Monitoring Treatment Response
There are also efforts underway that extend beyond cancer screening. A variety of labs and companies have instead turned their attention to tracking the evolution of tumors and the response to treatment.
Dan Landau’s lab at Weill Cornell Medicine, for example, revealed a machine-learning method geared toward detecting cancer mutations in very low-quantity cell-free DNA in order to monitor treatment. This fall, Landau received a New Innovator Award from NIH. With the $1.5 million prize money, he plans to investigate how tumor cells from chronic lymphocytic leukemia evolve to evade therapy using liquid biopsy technology.

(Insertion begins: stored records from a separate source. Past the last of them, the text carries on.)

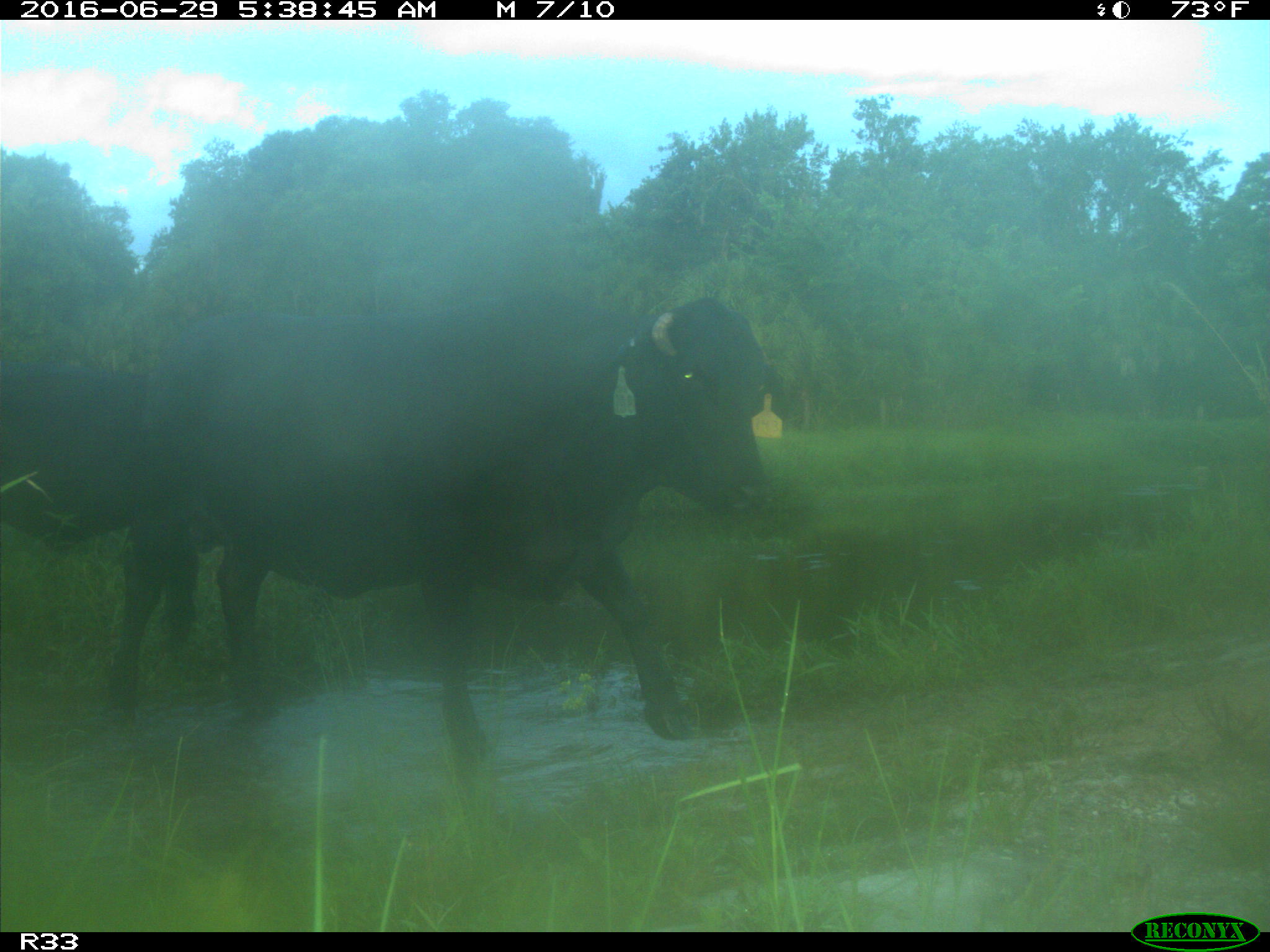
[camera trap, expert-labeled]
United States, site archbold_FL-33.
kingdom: Animalia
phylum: Chordata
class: Mammalia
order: Artiodactyla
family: Bovidae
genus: Bos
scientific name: Bos taurus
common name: domestic cow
Bos taurus (domestic cow).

Swiss-based analytics company SOPHiA GENETICS, which revealed its AI-powered solution for liquid biopsies at the 2017 Annual Meeting of the American Society of Clinical Oncology, utilizes the company’s AI solution, SOPHiA, to accelerate early detection of cancer and track treatments’ effectiveness. The application for liquid biopsies is also available for clinical trials, to help identify patients most likely to respond to new treatments.

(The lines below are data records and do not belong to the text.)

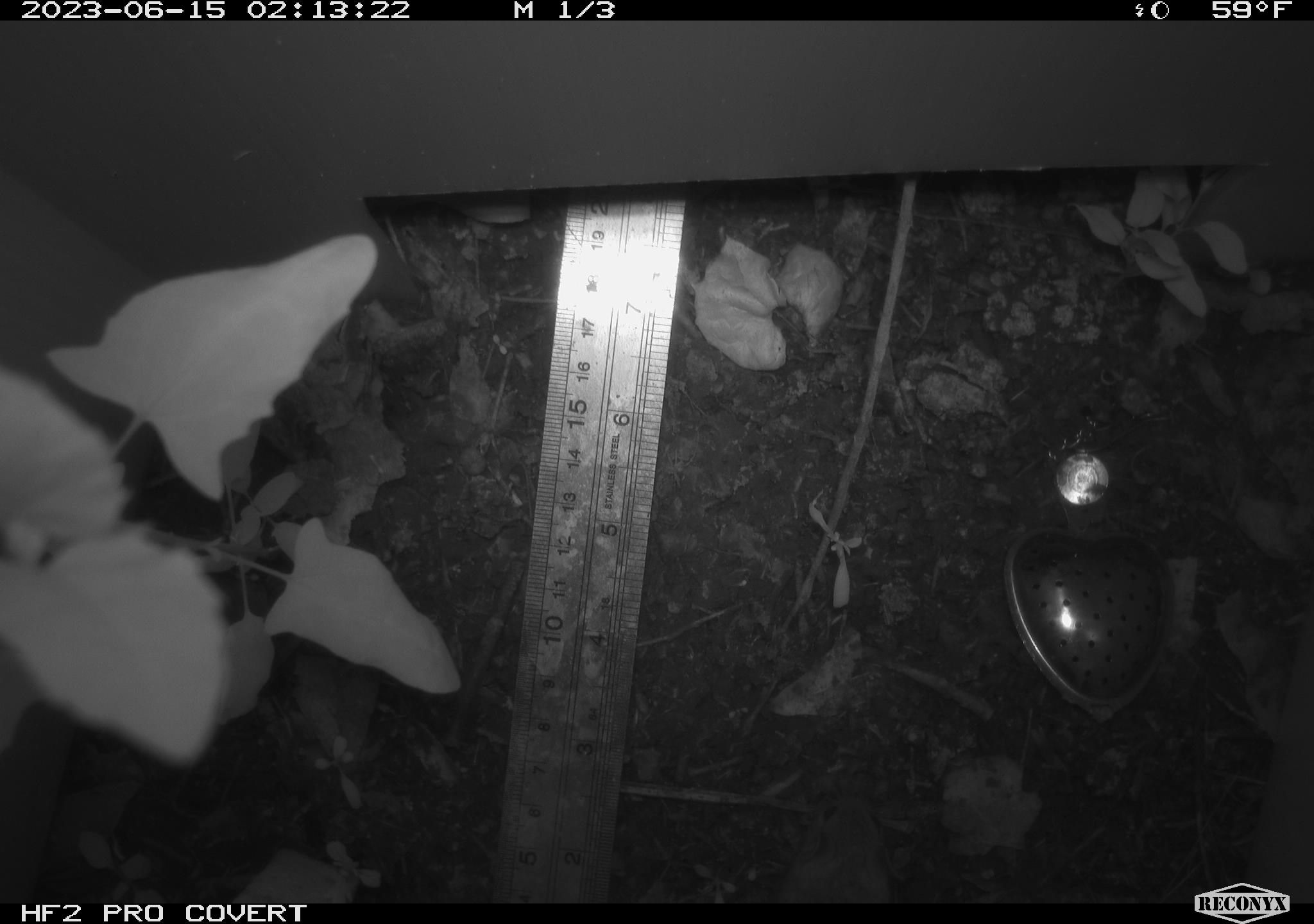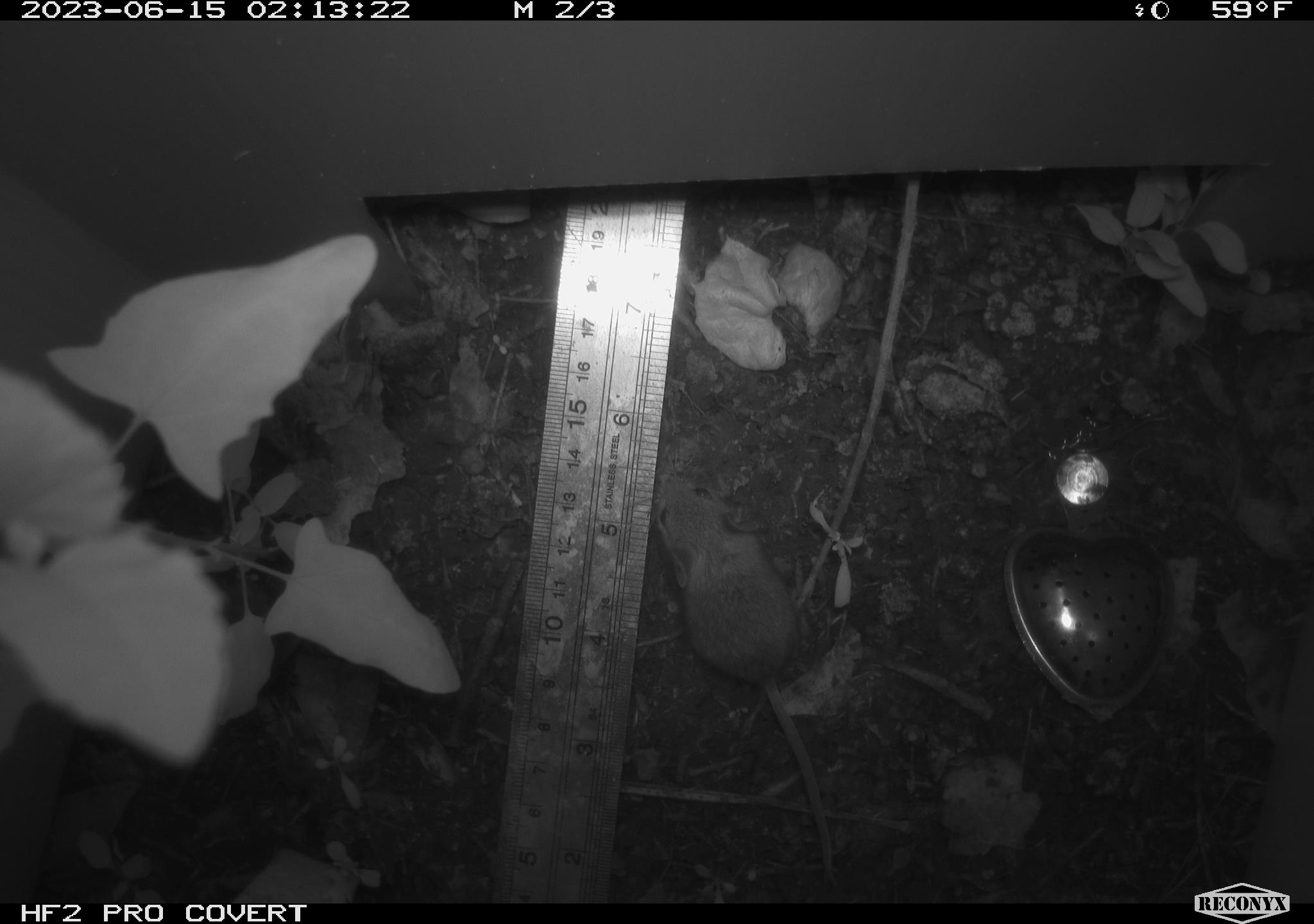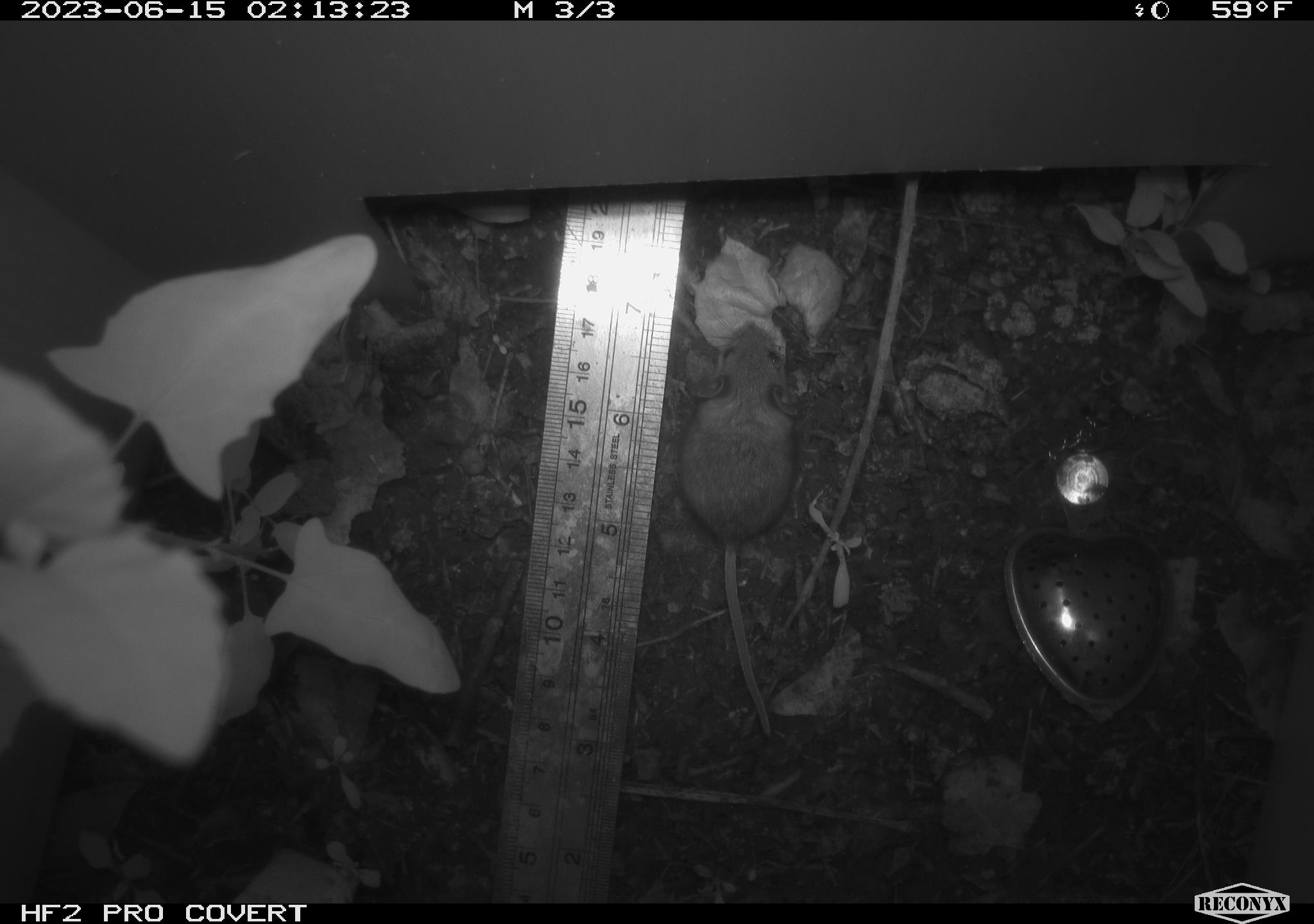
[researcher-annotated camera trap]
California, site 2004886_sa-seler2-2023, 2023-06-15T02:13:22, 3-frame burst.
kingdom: Animalia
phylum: Chordata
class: Mammalia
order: Rodentia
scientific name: Rodentia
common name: mouse species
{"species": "mouse species (Rodentia)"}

Using liquid biopsies to help guide cancer therapy choice is the focus of Cambridge, UK-based Cambridge Cancer Genomics (CCG). Using simple blood draws, CCG looks to shorten the time required to know whether a treatment is working, which potentially allows physicians added opportunities to make strategic adjustments along the way.
The average time for a tumor to be picked up on a PET/MRI or CT scan is about seven months, Cofounder and CEO John Cassidy told Diagnostics World, and his company claims it can identify relapse seven months earlier than this standard practice by picking up a signal from the DNA in a patient’s blood. This information was found from a group of 120 lung cancer patients analyzed during therapy, he said, although the findings have not yet been published.

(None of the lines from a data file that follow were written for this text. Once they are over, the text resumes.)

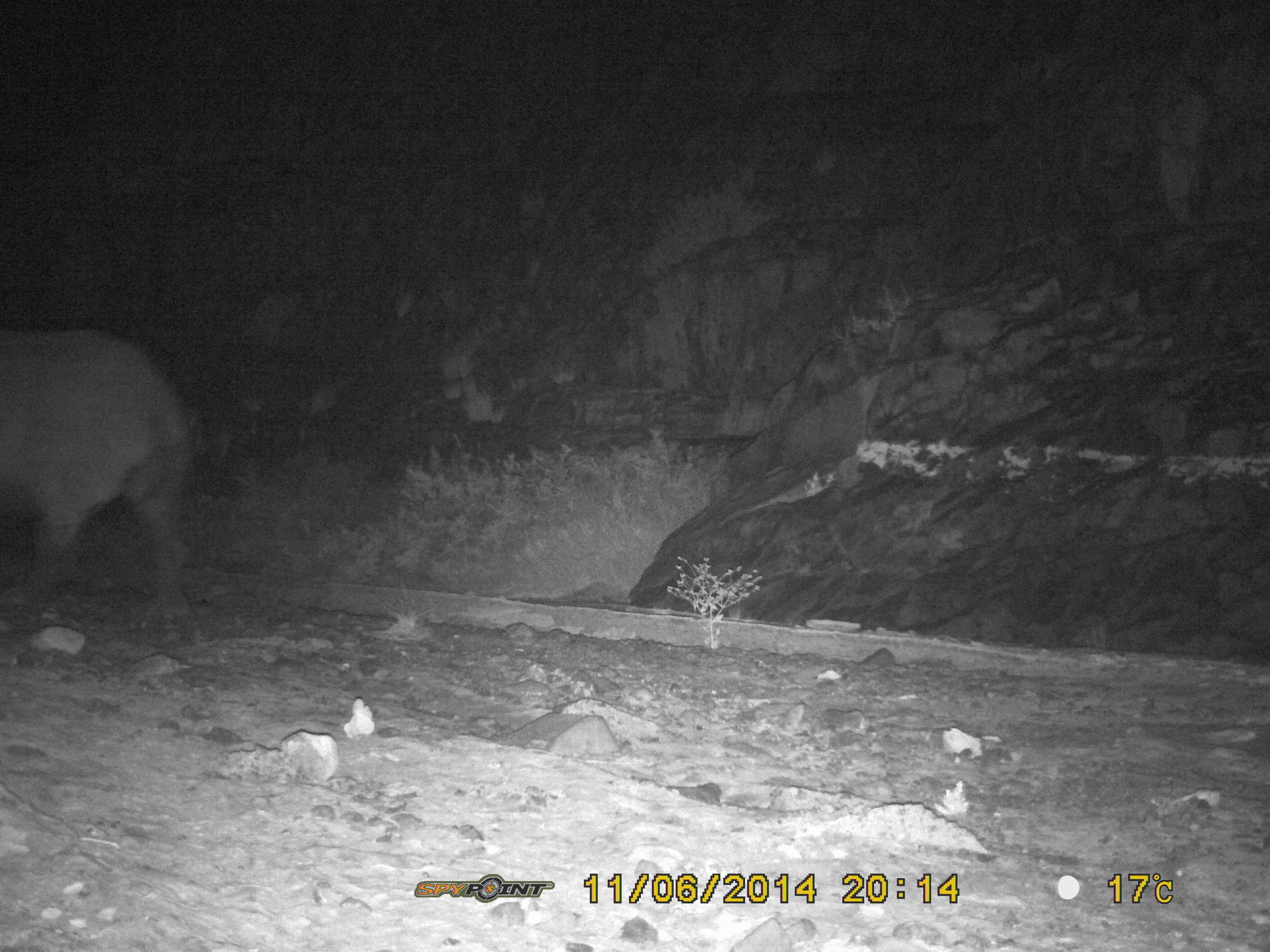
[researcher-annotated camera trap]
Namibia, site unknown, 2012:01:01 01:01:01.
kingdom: Animalia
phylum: Chordata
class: Mammalia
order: Perissodactyla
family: Rhinocerotidae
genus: Diceros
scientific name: Diceros bicornis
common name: black rhinoceros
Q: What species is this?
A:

“Because we are interested in following tumors over time to see if the drugs are working or not, it turns out that we get this really rich dataset,” Cassidy said. “If you use this longitudinal data, you can actually start to predict, using machine learning, in which direction the tumor is evolving in response to therapy.”
Once it is known how a tumor will evolve, it becomes possible to begin to understand which therapies could be useful six months or a year down the line. From there, “you can start helping doctors tee up these clinical trials and tee up these second or third-line therapies for a patient who has got a very rapidly evolving tumor,” he added.
Going forward, CCG is starting to build up what Cassidy claims will be one of the world’s largest datasets centered on tumor evolution and response to therapy. Coupled with clinical trial data and information on which investigational drugs work in which circumstances, the ultimate goal is to tailor an entire treatment process for an individual patient.
Not There Yet
While liquid biopsy and AI—and their combinatorial powers—may be of great interest, some experts temper all the anticipation of what could be with the current reality, noting that all this potential hasn’t been realized just yet.
Advanced computational methods may be able to help us in the future, said Anthony Magliocco, a pathologist at Moffitt Cancer Center in Tampa, Florida whose research focuses on the molecular mechanisms of cancer progression and the development of drug resistance, but he hasn’t seen AI take on any significant role in pathology to date.
“Certainly there’s a lot of hope for it,” he told Diagnostics World News, “but it’s not really been fully implemented.” And liquid biopsy is only minimally used in clinical settings. It’s an area with great promise, he added, “but the applications are very, very few and far between at the moment.”